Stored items
┄┄┄┄┄┄┄┄┄┄
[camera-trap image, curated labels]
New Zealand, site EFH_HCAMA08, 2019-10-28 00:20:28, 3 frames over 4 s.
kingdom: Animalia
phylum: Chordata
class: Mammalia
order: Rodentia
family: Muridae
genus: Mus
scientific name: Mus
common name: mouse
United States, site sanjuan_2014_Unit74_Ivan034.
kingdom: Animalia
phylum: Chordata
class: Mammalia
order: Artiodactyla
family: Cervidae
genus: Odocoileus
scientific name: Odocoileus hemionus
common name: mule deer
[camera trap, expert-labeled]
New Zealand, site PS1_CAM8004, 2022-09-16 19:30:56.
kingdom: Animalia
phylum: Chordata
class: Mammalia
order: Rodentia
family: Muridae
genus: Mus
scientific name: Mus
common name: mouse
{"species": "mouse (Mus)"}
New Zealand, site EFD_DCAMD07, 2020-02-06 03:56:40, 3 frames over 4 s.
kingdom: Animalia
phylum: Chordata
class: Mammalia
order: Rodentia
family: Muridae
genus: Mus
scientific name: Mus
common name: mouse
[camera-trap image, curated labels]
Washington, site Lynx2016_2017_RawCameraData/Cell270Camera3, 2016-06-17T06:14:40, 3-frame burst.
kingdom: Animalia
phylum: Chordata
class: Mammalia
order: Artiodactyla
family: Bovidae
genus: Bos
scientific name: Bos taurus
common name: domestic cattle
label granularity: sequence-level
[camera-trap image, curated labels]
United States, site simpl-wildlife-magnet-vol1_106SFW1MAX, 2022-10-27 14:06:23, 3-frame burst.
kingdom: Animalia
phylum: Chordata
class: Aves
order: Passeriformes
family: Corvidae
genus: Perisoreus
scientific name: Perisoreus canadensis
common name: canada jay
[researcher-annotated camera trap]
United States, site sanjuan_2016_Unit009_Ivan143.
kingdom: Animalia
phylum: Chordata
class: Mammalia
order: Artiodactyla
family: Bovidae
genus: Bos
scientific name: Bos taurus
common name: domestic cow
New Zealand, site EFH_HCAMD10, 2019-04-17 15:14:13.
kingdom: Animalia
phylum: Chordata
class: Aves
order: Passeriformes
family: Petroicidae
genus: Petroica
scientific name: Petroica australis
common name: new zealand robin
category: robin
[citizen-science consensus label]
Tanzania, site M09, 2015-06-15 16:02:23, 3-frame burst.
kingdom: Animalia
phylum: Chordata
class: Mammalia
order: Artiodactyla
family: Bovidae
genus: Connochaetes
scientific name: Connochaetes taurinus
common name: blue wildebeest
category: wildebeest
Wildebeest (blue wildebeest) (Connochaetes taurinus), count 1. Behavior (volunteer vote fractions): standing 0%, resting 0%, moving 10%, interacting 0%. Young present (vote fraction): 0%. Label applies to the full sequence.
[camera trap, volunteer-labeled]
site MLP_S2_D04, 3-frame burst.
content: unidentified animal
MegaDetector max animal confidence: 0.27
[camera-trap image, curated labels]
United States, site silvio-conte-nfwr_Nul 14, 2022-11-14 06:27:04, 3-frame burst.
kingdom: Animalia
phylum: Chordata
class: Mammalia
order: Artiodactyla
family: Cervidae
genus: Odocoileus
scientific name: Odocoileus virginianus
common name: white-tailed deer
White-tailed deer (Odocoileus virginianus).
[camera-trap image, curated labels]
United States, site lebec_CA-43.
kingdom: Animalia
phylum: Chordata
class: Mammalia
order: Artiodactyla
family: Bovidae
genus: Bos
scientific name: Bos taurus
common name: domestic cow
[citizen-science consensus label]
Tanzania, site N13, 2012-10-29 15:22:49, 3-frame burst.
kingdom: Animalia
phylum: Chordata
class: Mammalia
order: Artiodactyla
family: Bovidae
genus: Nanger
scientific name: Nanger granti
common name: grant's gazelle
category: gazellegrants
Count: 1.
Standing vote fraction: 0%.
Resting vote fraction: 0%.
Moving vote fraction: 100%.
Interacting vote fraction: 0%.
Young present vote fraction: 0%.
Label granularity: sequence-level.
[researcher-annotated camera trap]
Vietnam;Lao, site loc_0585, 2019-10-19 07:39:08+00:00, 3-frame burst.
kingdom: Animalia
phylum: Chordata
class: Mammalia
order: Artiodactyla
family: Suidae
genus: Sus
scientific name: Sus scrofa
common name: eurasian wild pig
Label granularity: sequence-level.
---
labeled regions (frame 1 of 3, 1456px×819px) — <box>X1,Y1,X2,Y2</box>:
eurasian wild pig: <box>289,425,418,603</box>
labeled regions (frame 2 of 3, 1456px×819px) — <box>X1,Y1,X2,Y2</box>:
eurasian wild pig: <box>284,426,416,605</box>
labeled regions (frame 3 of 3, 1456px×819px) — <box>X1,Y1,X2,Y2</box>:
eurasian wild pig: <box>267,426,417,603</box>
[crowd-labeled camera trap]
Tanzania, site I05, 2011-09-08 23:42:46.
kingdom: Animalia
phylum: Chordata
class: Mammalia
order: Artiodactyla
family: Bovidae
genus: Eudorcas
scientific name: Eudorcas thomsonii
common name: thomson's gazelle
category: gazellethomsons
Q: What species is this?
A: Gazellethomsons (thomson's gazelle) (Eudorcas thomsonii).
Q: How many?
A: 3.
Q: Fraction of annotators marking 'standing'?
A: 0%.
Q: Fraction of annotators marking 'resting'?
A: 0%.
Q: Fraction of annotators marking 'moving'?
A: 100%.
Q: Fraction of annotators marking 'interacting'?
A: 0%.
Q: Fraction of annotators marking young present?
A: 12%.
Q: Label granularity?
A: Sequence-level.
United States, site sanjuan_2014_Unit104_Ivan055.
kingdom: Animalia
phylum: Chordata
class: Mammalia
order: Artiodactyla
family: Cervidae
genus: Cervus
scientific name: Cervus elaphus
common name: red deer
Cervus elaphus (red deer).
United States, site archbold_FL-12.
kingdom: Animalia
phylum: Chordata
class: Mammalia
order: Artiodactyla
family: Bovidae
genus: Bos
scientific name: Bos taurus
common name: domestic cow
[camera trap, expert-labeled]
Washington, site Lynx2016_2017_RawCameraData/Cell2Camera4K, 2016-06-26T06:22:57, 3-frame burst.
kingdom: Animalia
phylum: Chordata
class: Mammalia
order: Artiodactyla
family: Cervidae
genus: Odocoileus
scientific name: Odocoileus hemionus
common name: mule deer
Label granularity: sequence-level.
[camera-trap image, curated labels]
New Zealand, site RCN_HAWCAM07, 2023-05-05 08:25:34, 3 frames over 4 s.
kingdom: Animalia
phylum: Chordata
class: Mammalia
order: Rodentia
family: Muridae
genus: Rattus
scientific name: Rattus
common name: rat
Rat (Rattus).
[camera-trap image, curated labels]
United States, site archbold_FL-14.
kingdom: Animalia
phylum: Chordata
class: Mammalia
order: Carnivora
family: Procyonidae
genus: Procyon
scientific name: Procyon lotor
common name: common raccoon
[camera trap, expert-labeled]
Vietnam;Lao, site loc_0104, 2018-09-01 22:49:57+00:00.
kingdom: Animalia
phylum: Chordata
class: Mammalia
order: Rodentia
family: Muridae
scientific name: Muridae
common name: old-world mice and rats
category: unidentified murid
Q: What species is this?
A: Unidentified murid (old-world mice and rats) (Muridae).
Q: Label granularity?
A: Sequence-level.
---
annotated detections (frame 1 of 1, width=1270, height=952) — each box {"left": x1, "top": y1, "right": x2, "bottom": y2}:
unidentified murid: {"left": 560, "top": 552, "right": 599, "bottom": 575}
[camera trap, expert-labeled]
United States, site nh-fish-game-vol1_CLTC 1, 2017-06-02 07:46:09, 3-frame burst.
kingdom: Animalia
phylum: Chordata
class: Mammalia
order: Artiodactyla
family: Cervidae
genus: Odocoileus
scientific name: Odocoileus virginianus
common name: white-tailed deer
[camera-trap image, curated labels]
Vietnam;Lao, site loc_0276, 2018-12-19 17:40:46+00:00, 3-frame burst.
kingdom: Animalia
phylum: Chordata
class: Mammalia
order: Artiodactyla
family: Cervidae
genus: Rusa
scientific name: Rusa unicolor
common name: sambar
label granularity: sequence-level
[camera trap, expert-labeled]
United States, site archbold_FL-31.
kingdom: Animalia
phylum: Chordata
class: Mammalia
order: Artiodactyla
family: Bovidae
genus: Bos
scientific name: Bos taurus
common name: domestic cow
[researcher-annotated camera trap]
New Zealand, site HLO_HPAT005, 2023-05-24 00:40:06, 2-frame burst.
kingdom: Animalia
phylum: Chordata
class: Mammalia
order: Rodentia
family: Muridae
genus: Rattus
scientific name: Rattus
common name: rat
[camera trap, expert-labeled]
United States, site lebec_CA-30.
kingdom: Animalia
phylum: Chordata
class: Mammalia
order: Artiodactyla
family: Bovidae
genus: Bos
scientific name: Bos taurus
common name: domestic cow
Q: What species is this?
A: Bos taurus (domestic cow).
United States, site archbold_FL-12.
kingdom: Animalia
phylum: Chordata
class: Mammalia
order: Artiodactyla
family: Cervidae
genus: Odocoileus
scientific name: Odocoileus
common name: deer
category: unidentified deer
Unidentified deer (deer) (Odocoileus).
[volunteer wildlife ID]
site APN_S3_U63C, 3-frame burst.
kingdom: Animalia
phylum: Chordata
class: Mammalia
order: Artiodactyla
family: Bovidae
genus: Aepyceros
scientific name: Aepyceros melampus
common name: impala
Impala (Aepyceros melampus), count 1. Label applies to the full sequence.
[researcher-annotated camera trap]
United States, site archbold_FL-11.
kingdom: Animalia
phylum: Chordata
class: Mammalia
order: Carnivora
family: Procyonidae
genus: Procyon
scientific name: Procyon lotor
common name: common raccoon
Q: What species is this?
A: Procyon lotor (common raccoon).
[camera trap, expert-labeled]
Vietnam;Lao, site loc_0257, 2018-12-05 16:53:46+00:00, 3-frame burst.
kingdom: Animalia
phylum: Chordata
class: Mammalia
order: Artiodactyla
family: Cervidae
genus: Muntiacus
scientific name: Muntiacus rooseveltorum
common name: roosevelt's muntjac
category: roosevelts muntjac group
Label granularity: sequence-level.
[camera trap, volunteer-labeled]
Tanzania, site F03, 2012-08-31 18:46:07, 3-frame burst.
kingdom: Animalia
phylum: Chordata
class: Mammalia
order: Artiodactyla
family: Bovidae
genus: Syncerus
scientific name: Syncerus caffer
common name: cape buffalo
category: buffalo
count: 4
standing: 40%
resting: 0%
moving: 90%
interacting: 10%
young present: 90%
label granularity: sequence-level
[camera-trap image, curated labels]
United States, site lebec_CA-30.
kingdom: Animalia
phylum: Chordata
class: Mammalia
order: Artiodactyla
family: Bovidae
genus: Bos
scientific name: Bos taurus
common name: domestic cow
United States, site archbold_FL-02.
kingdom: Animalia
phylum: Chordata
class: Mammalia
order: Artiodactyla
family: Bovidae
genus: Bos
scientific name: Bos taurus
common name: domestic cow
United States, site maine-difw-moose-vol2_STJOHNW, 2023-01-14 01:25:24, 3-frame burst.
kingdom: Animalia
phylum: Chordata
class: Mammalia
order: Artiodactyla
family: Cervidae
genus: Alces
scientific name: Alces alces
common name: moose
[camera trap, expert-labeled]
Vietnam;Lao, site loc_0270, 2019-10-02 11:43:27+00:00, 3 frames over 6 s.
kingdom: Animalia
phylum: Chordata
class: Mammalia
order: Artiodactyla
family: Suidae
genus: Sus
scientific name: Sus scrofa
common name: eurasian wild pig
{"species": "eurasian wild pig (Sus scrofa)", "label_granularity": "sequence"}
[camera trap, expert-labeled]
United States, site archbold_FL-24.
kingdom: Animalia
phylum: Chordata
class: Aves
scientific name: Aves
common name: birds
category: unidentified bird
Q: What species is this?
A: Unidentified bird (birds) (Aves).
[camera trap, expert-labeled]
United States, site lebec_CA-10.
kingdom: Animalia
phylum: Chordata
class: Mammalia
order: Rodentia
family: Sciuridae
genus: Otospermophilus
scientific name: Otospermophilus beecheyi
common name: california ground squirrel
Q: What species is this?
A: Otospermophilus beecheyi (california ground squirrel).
┄┄┄┄┄┄┄┄┄┄
§ **Exercise brief**
Please reproduce the closing stretch of the records, from the line with "genus: Otospermophilus" through the last line, exactly as it stands.

§ **Written answer**
genus: Otospermophilus
scientific name: Otospermophilus beecheyi
common name: california ground squirrel
Q: What species is this?
A: Otospermophilus beecheyi (california ground squirrel).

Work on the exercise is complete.